--- STORED DATA Enclosed Below ---
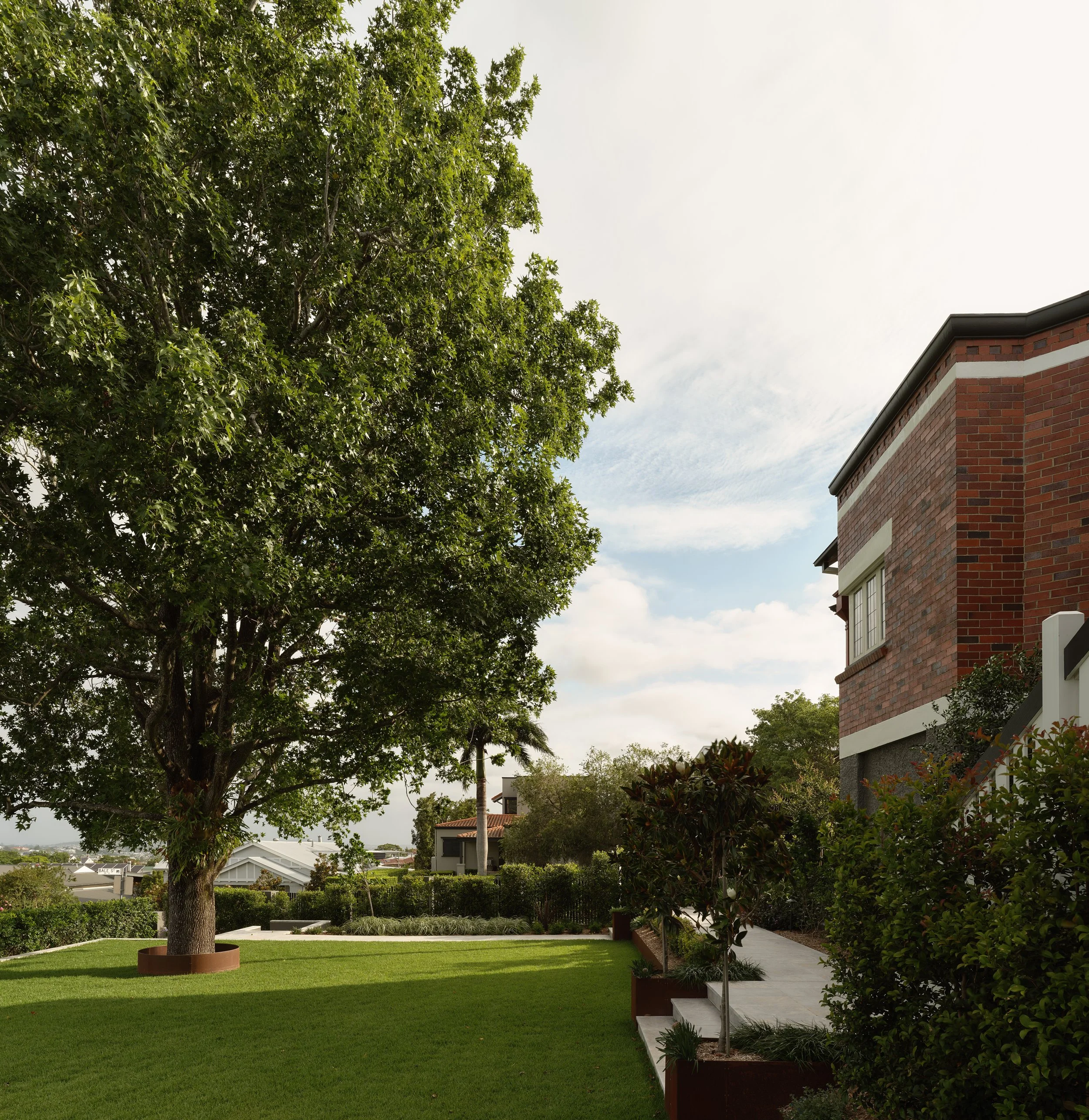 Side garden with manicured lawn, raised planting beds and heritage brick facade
--- End of Enclosed STORED DATA ---
--- STORED DATA Enclosed Below ---
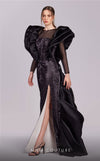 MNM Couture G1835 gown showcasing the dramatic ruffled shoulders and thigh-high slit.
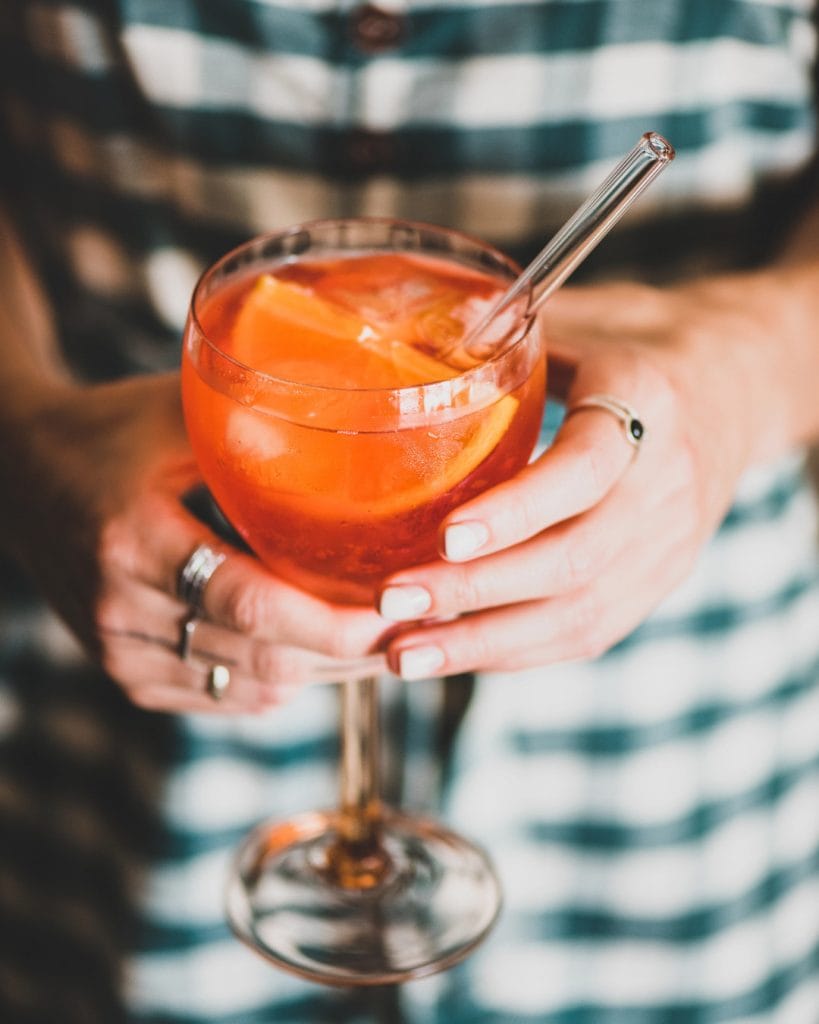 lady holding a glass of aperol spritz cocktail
--- End of Enclosed STORED DATA ---
--- STORED DATA Enclosed Below ---
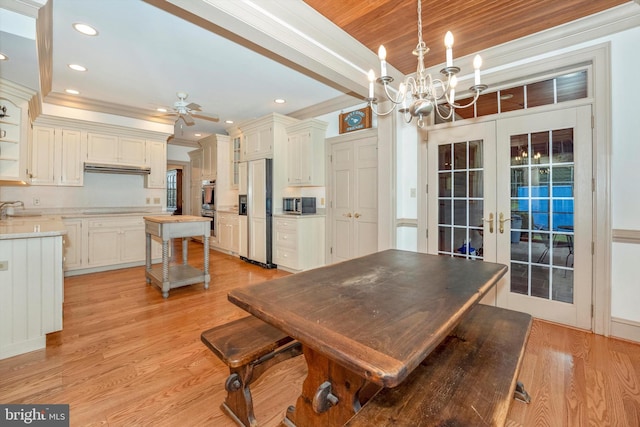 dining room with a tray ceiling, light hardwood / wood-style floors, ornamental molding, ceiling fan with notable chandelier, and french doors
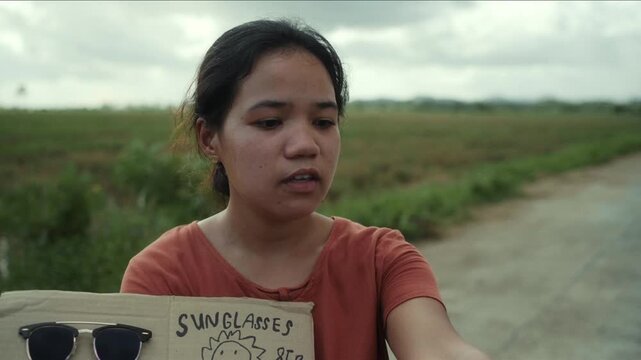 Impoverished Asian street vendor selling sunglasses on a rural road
--- End of Enclosed STORED DATA ---
**WORK ITEM**
Reproduce the data above exactly, but only from the line containing "MNM Couture G1835" through the line containing "lady holding a"; skip the pictures.

**TASK ANSWER**
 MNM Couture G1835 gown showcasing the dramatic ruffled shoulders and thigh-high slit.
 lady holding a glass of aperol spritz cocktail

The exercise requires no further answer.